NEC is pathologically classified into small-cell and large-cell types. Primary esophageal large-cell NEC is very rare [2, 9], with no established treatment for it. However, with the similarity in the clinical course and histopathological features of NEC and SCLC, inoperable NEC is generally treated using the same chemotherapy regimen as for SCLC, regardless of whether it is of the small-cell or the large-cell type. Even in operable cases, adjuvant chemotherapy is part of the treatment, as it may provide a better prognosis than surgery alone [1, 10]. CDDP is a critical cytotoxic agent and is usually combined with VP-16 or CPT-11 as the first line of treatment. Thus far, second-line and later treatments for esophageal NEC have remained poorly defined. Radiation therapy is another therapeutic option, although experience with this approach is limited [11].

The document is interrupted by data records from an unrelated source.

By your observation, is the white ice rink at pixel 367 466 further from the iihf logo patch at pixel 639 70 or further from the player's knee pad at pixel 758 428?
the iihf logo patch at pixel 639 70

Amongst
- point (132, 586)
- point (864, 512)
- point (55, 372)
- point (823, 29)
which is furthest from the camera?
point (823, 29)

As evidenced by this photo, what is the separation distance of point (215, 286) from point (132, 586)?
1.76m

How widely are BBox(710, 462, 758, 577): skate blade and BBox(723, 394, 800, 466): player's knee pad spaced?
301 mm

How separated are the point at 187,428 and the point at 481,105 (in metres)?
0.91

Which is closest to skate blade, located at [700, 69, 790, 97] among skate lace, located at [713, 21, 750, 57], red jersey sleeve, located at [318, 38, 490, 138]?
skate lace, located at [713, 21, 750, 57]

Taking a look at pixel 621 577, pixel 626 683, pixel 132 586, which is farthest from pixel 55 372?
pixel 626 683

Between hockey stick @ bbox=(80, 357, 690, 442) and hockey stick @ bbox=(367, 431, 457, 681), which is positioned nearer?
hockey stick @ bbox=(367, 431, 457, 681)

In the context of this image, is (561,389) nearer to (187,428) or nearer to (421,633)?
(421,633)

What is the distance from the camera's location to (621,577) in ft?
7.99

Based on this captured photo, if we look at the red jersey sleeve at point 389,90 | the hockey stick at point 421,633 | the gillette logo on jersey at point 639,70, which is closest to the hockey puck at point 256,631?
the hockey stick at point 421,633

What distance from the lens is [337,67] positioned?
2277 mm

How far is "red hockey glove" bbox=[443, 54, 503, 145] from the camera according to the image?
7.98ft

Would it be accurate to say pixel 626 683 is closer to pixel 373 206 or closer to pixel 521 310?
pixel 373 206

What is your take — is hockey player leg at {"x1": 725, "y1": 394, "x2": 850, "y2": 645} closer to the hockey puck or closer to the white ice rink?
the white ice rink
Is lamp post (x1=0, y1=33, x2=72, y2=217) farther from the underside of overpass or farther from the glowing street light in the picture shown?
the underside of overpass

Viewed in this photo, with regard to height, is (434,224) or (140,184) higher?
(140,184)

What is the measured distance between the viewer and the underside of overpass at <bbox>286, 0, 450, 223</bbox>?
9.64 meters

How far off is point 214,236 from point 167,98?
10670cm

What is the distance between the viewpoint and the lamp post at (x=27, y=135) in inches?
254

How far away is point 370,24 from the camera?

The present case involved a unique clinical course, as the response of the metastatic tumor to treatment with CDDP plus CPT-11 was the opposite of the response observed in the primary tumor; the primary tumor responded to radiation therapy plus 5-FU and CDDP. This clinical course suggests that radiation therapy plus 5-FU and CDDP was able to control the primary esophageal tumor but not the metastatic liver tumor, making it difficult to reach an optimal solution to control both primary and metastatic lesions. Dysphagia due to growth of the primary tumor reduces the quality of life extremely, specifically in the later stages of the disease. Esophageal stenting is a palliative option for dysphagia. Although recent esophageal stents possess an antireflux technology, stenting of distal esophageal stenosis increases the risk of gastroesophageal reflux and aspiration, as the stent should pass the gastroesophageal junction [12]. In our patient, we opted for chemoradiotherapy to alleviate the dysphagia, resolving the issue in the patient. Nonetheless, the chemotherapeutic regimen of 5-FU plus CDDP and radiotherapy failed to control the growth of the metastatic lesion, indicating that though this combination might have been a good choice for controlling the primary lesion, it was not the optimal regimen to stop the growth of the metastatic lesion. Thus, although the combination of radiotherapy and CPT-11 increases the risk of radiation pneumonitis [13], concurrent radiotherapy and chemotherapy with CDDP and CPT-11 may be a better choice in managing both primary and metastatic esophageal NEC.

Statement of Ethics

Informed consent was not obtained because the patient cannot be identified based on the presented data.

Disclosure Statement

None of the authors have any conflict of interest to disclose.